Politik

Tattoosünden ungeschehen machen

Gina Moser ist Tätowiererin bei der Kette «2nd Skin», teilweise arbeitet sie auch im Studio in Winterthur. Zu ihrem Alltag gehören Cover-Up-Tattoos. Damit es nicht zu so einem kommt, rät sie jedem davon ab, sich ohne ein überlegtes Motiv unter die Nadel zu legen.

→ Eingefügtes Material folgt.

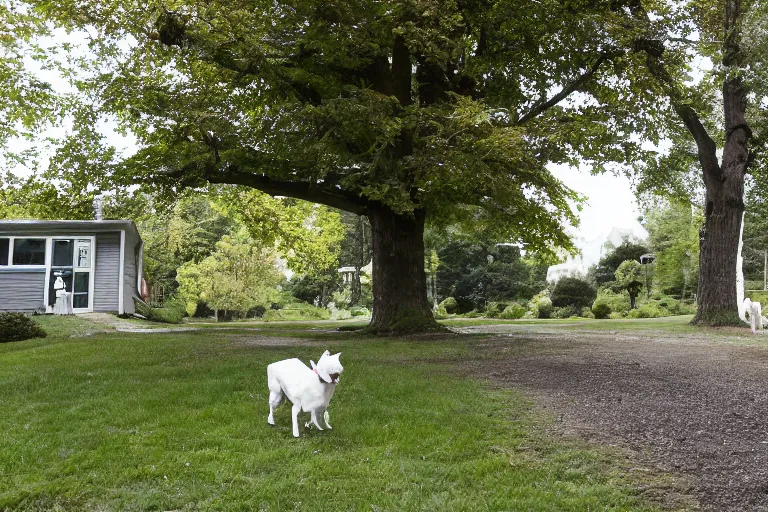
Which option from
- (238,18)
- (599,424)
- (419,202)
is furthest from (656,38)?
(599,424)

Tattoosünden ungeschehen machen

Ein Tattoo ist für die Ewigkeit. Trotzdem gibt es immer wieder Leute, die sich ein Motiv stechen, welches sie später bereuen. Das bestätigt Gina Moser. Die 21-Jährige arbeitet seit eineinhalb Jahren unter ihrem Künstlernamen Gina Madskull bei der Tattoostudiokette «2nd Skin», unter anderem auch im Studio in Winterthur. 

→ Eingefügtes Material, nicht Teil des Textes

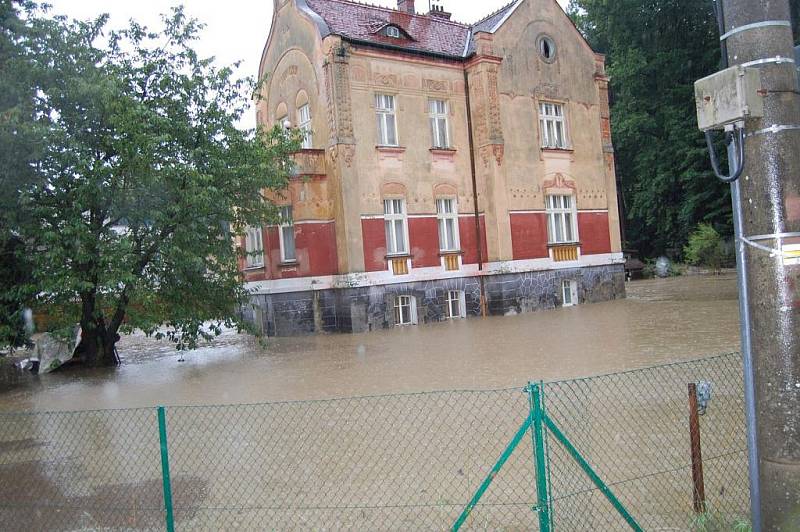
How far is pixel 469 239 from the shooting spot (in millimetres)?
24812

Zu ihrer Arbeit gehören auch Cover-Up-Tattoos. Ein Cover-Up wird über ein anderes Tattoo gestochen, um dieses zu verdecken. «Meist handelt es sich dabei um Jugendsünden wie der Name des Partners oder ein Motiv, das vorher nicht durchdacht wurde», erzählt Gina Moser. Auch rassistische Motive, wie zum Beispiel das Hakenkreuz, musste sie schon mit einem Cover-Up ungeschehen machen. 

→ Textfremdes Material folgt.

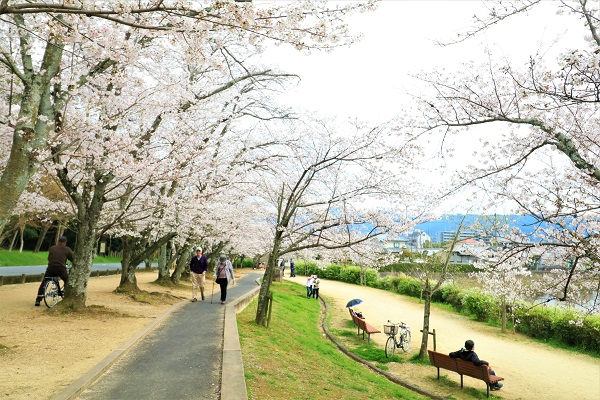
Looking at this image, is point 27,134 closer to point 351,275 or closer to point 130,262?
point 130,262

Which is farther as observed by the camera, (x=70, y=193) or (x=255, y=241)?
(x=255, y=241)

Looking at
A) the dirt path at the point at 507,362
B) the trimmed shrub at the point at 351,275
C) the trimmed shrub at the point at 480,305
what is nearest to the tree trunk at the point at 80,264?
the dirt path at the point at 507,362

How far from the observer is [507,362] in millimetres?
14586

Farben und Linien fordern heraus
Das Stechen eines Cover-Ups ist mit vielen Herausforderungen verbunden. «Das Schwierigste ist die Platzierung. Dass man das alte Tattoo nicht mehr sieht, muss das neue meist grösser werden und mit den Linien des alten übereinstimmen», erzählt Gina Moser.

Farblich passe man sich meist an das alte Motiv an. Ist dieses schwarz-weiss gestochen, muss das neue noch dunkler werden. «Ist die alte Tätowierung farbig, versuche ich, das Cover-Up mit derselben Farbe zu machen. Ansonsten schimmert das untere Sujet durch.» 

«Modetattoos führen oft zu Cover-Ups.» –Gina Moser, Tättowiererin bei «2nd Skin»

Narben durch Tattoos kaschieren 
Nicht nur alte Tattoosünden wecken den Wunsch von einem Cover-Up. «Ich hatte eine Kundin, deren ganzer Arm von Narben übersäht war. Sie schämte sich dafür und wollte nicht mehr die Blicke der Passanten auf sich ziehen. Also zeichnete ich ihr ein grosses Tattoo, bestehend aus Rosen, welches die Narben mehrheitlich verdeckten.» Es gebe auch Fälle, in denen man die Narbe in das Motiv miteinbeziehe – je nach Körperstelle und Kundenwunsch. 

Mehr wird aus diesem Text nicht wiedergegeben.